2. Methods of Technical Analysis
Experts and scholars have explored various methods for forecasting stock prices. These methods are broadly categorized into statistical analysis methods, machine-learning methods, and deep learning methods.
3. Statistical Analysis Methods
Statistical methods, such as Autoregressive Moving Average (ARMA), Autoregressive Integrated Moving Average (ARIMA), Generalized Autoregressive Conditional Heteroskedasticity (GARCH), and Autoregressive Conditional Heteroskedasticity (ARCH), have been extensively applied:
Jarrett et al. applied the ARIMA model to forecast the Chinese stock market.
Juan et al. utilized the GARCH model to examine Dubai International Airport’s activity volume and its impact on the UAE stock market.
While these methods are effective for linear data, they face limitations when dealing with the nonlinearity and excessive noise inherent in stock price data.
4. Machine-Learning Methods
Machine-learning techniques, such as Random Forest and Support Vector Machines (SVM), are widely used for stock price prediction due to their ability to identify complex patterns in time series data. Key studies include:
Lin et al. employed Principal Component Analysis (PCA) for stock prediction.
Patel et al. applied the naive Bayesian method for stock index prediction.
Nti et al. utilized the Random Forest method, enhanced with decision tree optimization, to predict stock indices.
Fu et al. and Xu et al. implemented SVM and integrated learning classifiers to minimize prediction errors.
While machine-learning methods improve prediction speed and accuracy, their information processing capabilities remain limited.
5. Deep Learning Methods
Deep learning offers superior capabilities for processing large-scale, nonlinear data with models such as Back Propagation (BP), Recurrent Neural Networks (RNN), Long Short-Term Memory (LSTM), and Gated Recurrent Units (GRU). Notable contributions include:
Zhang demonstrated that deep learning neural networks outperform traditional ARIMA models for nonlinear data.
Yu et al. applied dimensionality reduction with LLE and used the BP neural network to improve prediction accuracy.
Despite their advantages, deep learning methods require refinement, particularly in integrating comprehensive data sources and optimizing hyperparameters.
6. Candlestick Patterns in Stock Prediction
Candlestick charts, derived from high-frequency price data, effectively express trend signals and structural characteristics. Investors analyze these patterns to anticipate price fluctuations, as candlestick series reveal inherent associations with stock movements. Candlestick patterns, which consist of single or multiple candlesticks of varying lengths, serve as a critical tool for identifying trends. However, predicting stock prices using candlestick patterns remains a complex challenge.

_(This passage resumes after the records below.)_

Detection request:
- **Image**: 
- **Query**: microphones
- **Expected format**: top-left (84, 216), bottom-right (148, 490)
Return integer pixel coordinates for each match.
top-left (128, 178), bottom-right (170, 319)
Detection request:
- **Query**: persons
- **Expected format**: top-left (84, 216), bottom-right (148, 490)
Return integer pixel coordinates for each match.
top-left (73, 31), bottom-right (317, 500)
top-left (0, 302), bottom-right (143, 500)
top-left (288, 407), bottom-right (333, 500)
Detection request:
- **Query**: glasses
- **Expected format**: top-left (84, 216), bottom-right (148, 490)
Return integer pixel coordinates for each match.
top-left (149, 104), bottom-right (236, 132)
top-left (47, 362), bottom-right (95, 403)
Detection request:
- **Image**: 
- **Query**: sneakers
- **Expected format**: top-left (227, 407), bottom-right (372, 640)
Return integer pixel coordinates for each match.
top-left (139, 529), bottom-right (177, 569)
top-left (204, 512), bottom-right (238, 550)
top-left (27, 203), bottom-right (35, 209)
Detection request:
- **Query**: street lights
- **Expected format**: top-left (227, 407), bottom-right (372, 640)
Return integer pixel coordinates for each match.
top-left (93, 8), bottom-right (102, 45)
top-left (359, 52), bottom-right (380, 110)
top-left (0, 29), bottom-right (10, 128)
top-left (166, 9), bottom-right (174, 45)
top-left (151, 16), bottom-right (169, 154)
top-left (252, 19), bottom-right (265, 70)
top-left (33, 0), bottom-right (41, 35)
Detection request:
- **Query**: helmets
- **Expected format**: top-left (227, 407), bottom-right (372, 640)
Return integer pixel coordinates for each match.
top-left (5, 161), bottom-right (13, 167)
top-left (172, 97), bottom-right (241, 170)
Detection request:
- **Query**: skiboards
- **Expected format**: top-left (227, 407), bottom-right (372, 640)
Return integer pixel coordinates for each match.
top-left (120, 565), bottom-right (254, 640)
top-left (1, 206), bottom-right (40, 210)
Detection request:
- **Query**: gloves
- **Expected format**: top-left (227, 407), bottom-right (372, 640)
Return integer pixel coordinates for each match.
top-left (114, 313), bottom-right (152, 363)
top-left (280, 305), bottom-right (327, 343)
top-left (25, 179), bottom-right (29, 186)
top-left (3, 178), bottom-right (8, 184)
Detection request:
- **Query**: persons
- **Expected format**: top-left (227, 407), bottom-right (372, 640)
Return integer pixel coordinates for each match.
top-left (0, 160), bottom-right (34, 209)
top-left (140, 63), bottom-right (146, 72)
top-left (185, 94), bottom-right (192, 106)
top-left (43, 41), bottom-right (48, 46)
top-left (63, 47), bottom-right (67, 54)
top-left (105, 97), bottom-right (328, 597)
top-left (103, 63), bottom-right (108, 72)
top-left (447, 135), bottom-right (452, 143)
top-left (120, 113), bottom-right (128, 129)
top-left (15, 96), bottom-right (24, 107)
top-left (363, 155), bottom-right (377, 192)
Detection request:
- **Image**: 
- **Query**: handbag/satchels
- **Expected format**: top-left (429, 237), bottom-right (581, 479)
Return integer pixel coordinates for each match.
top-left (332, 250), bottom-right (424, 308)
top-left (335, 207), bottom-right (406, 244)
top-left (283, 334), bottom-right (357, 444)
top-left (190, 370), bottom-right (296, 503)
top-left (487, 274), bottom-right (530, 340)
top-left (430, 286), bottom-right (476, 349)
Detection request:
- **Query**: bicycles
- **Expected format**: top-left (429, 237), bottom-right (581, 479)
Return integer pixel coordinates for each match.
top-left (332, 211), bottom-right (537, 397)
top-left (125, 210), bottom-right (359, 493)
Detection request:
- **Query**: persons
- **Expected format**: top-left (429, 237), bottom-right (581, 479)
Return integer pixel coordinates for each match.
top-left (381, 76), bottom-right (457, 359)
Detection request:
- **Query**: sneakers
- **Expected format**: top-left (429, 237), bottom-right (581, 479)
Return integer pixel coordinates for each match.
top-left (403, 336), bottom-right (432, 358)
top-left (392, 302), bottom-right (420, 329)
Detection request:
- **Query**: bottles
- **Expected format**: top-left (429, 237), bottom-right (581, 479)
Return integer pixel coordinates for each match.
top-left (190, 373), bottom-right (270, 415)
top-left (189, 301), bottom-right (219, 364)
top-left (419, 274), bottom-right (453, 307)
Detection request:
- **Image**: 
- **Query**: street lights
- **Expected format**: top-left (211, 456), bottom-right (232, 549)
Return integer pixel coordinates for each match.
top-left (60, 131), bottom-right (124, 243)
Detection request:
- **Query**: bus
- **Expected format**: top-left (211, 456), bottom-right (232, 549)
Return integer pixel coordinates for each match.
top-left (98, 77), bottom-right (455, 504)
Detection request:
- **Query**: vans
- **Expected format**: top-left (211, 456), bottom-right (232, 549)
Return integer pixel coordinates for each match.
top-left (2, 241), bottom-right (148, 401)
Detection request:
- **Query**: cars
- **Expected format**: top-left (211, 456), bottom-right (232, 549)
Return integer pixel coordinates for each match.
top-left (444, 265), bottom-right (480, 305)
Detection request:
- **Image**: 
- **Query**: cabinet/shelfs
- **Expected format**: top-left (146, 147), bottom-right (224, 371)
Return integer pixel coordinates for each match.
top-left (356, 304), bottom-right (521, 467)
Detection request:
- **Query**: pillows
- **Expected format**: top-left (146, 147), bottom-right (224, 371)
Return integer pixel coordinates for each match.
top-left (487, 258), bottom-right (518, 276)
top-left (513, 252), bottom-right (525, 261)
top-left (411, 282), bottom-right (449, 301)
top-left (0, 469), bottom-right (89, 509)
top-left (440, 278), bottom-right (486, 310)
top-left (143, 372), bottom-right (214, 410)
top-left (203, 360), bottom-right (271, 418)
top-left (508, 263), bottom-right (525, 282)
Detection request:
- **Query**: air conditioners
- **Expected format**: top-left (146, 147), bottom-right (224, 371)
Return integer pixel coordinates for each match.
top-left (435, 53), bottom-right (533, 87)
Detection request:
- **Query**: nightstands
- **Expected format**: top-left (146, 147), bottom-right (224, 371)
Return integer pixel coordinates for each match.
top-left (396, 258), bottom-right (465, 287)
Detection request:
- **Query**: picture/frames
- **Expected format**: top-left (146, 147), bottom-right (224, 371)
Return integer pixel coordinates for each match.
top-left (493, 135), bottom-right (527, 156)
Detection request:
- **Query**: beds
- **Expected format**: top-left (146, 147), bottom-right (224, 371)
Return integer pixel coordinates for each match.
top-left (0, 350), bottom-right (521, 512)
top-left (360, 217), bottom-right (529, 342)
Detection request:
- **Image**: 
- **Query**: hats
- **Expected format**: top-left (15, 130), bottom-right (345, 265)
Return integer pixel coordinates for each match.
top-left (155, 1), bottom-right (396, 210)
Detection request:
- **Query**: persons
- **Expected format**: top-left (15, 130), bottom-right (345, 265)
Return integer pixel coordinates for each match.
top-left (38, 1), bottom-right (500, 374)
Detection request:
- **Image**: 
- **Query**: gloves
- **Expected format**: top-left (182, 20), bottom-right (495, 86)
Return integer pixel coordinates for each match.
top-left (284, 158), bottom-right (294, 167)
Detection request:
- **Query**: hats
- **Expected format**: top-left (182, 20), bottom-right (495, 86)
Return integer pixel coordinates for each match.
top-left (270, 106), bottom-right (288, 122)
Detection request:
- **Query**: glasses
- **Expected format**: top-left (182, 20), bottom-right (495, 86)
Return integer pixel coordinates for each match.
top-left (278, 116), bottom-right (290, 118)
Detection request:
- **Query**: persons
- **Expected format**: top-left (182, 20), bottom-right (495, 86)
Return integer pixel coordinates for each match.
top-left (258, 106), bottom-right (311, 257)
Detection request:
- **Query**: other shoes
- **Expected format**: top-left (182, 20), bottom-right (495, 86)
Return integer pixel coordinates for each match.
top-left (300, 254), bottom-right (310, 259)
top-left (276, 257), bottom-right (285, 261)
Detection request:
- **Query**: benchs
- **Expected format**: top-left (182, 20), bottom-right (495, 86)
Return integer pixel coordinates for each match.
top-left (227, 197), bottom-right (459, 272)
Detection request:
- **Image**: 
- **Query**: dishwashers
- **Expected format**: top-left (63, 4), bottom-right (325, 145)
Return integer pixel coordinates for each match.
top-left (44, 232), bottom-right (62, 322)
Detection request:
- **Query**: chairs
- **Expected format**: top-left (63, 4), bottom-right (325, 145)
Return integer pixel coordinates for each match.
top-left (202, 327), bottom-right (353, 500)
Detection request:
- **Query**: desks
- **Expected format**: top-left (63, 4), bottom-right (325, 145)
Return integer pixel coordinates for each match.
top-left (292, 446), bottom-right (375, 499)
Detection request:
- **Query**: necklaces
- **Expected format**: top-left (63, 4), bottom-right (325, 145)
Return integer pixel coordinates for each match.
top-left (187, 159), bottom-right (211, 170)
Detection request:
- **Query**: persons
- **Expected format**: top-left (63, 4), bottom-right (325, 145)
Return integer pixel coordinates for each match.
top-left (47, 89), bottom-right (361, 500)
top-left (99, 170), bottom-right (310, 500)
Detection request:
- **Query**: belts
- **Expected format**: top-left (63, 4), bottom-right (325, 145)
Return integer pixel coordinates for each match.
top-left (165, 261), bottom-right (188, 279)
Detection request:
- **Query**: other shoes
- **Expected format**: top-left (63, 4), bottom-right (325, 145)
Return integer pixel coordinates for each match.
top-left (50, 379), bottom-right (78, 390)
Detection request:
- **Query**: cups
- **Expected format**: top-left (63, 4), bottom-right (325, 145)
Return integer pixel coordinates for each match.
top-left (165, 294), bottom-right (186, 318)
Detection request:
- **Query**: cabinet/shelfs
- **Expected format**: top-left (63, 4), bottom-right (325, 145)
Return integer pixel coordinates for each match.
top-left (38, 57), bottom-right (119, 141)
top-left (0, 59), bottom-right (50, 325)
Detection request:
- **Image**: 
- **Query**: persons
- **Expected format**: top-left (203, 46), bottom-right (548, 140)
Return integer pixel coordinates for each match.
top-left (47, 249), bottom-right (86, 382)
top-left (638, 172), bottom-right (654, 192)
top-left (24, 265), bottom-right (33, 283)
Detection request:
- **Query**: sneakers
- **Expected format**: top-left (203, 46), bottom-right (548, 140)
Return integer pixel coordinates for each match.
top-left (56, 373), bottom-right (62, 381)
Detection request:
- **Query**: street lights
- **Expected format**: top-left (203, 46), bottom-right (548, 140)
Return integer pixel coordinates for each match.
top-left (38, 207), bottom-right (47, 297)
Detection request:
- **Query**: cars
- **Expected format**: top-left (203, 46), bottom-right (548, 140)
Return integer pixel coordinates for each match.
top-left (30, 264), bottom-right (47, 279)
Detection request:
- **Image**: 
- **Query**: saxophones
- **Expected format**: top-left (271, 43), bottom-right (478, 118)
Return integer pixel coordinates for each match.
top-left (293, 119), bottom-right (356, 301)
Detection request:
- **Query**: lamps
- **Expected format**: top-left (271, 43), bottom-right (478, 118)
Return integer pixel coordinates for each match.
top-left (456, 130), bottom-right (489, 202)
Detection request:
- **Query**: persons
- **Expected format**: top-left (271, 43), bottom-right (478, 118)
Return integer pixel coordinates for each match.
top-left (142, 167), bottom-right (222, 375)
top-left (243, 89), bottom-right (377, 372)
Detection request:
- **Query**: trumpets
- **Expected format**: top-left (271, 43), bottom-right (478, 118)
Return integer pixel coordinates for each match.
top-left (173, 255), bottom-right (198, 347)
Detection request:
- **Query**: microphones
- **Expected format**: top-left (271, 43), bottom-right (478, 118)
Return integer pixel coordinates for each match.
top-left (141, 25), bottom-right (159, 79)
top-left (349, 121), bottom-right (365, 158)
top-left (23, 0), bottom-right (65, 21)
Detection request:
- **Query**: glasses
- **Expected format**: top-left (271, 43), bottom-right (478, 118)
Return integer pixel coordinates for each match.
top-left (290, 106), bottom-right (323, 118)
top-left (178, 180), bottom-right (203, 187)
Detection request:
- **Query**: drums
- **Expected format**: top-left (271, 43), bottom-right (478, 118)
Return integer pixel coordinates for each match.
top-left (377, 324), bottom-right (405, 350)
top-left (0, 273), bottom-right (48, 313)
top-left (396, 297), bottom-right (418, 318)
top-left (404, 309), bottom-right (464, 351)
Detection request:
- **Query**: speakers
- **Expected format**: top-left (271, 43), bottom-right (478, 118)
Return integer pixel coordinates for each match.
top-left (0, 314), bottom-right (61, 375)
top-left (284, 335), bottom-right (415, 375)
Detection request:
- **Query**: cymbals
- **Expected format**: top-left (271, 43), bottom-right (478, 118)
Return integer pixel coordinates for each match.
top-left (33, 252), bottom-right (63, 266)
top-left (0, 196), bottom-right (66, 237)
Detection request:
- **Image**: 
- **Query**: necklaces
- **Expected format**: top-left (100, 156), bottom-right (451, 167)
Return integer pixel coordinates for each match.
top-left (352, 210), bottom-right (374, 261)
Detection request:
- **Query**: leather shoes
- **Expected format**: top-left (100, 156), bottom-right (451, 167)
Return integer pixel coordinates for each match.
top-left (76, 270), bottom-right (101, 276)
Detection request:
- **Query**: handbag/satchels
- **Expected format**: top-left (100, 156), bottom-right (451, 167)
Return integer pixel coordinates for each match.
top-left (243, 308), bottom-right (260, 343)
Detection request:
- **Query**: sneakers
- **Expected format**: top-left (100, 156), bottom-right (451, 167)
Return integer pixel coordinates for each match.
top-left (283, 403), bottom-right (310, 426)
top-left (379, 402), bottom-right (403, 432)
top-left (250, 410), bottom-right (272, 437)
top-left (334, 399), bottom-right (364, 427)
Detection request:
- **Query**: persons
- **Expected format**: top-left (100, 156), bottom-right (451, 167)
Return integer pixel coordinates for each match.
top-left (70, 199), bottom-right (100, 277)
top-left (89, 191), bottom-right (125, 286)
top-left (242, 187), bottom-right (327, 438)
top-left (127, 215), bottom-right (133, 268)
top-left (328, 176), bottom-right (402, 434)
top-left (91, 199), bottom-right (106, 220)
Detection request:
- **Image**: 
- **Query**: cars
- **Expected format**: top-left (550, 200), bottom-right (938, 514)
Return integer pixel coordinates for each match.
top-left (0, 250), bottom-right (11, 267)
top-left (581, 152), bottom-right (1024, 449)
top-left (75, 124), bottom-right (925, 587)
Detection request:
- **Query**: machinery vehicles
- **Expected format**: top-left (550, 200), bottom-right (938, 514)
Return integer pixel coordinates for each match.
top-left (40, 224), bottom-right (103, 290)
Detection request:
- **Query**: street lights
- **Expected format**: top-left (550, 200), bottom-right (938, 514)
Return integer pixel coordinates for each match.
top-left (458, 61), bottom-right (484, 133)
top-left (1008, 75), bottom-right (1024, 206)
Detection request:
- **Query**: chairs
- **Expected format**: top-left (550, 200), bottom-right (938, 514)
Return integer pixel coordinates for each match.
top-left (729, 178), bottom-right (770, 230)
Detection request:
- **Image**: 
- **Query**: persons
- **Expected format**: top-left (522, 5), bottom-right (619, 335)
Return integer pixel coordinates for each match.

7. Proposed Model: SSA-CPBiGRU
To address the limitations of existing methods, this paper proposes a Bidirectional Gated Recurrent Unit Model Integrating Candlestick Patterns and a Sparrow Search Algorithm (SSA-CPBiGRU) for stock price forecasting.
The key innovations and contributions of the proposed model include:
Integration of Candlestick Patterns: Combining structural features of candlestick charts with advanced deep learning.
Enhanced Forecasting Accuracy: Leveraging the Bidirectional GRU for improved learning of temporal relationships.
Optimization with Sparrow Search Algorithm (SSA): Automating hyperparameter selection to enhance prediction performance.
Currently, the primary information utilized for predicting stock prices is basic market data, which lacks structural relationships and exhibits limited expression capacity for the overall system state. This model ingeniously integrates candlestick patterns with stock market data, serving as input for the stock price prediction model, imbuing the input data with structural characteristics and time series relationships. Furthermore, this paper uses a Bidirectional Gated Recurrent Unit (BiGRU) network to extract deeper feature relationships, thereby enhancing the learning ability of the network;
This paper applies a sparrow search algorithm (SSA) [14] to stock price forecasting, addressing the challenge of high randomness and difficulty in hyperparameter selection of the CPBiGRU network. Simultaneously, it enhances the accuracy of stock price forecasting;
Current research typically utilizes data from the same time window for forecasting. However, in actual trading decisions, investors often refer to stock price information from multiple trading days. Therefore, this paper explores the impact of extracting stock data from different time windows on prediction results.
The rest of the paper is organized as follows. Related work is covered in Section 2. The methodology is explained in Section 3. Section 4 presents the results, showing the experiments performed, and Section 5 provides the conclusions, with future directions listed in detail.
2. Related Work
We discuss published literature in two different categories here. These categories are related to candlestick patterns analysis and using deep learning models in stock prediction, respectively. The models pertaining to these domains is reviewed in detail and elaborated on.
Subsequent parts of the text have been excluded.